Researchers have identified “flag” proteins that act as immune system targets and are displayed on the surface of a patient’s tumour cells, wherever they might be in the body.
Once these proteins have been identified, potent immune system “T-cells” within the tumour can be harnessed to home in on them and destroy the cancer.
The main reason why cancer is so difficult to treat is because it constantly mutates. This approach would help overcome the ability of cancers to resist therapies by altering their genetic make-up, as the commons cells can be identified even in mutations.
Experts hope the discovery will allow the development of bespoke treatments for individual patients, even those in the most advanced stages of the disease.
It is hoped a vaccine can be developed based on the research that could be used on patients within two to three years.
Professor Charles Swanton, from University College London’s Cancer Institute, said: “I will be disappointed if we haven’t treated a patient within two years.
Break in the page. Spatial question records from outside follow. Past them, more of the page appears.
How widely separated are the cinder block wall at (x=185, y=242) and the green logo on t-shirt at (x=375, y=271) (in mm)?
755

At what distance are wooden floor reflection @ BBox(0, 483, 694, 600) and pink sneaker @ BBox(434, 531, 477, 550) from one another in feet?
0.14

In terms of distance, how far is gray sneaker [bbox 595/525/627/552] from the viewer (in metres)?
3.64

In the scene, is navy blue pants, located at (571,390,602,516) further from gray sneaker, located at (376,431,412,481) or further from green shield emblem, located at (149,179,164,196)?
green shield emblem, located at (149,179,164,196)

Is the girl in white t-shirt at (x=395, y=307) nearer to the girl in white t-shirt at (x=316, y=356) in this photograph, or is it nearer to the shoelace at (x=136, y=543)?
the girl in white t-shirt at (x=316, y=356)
“Do we think it’s going to work? I hope this is going to result in improvements in survival outcomes. If this doesn’t work I’ll probably hang my hat up and do something else.”
He added: “Now we can prioritise and target tumour antigens that are present in every cell, the Achilles heel of these highly complex cancers.”
Any treatment would be used in conjunction with others and would not spell the end of chemotherapy.
The findings are detailed in the journal Science.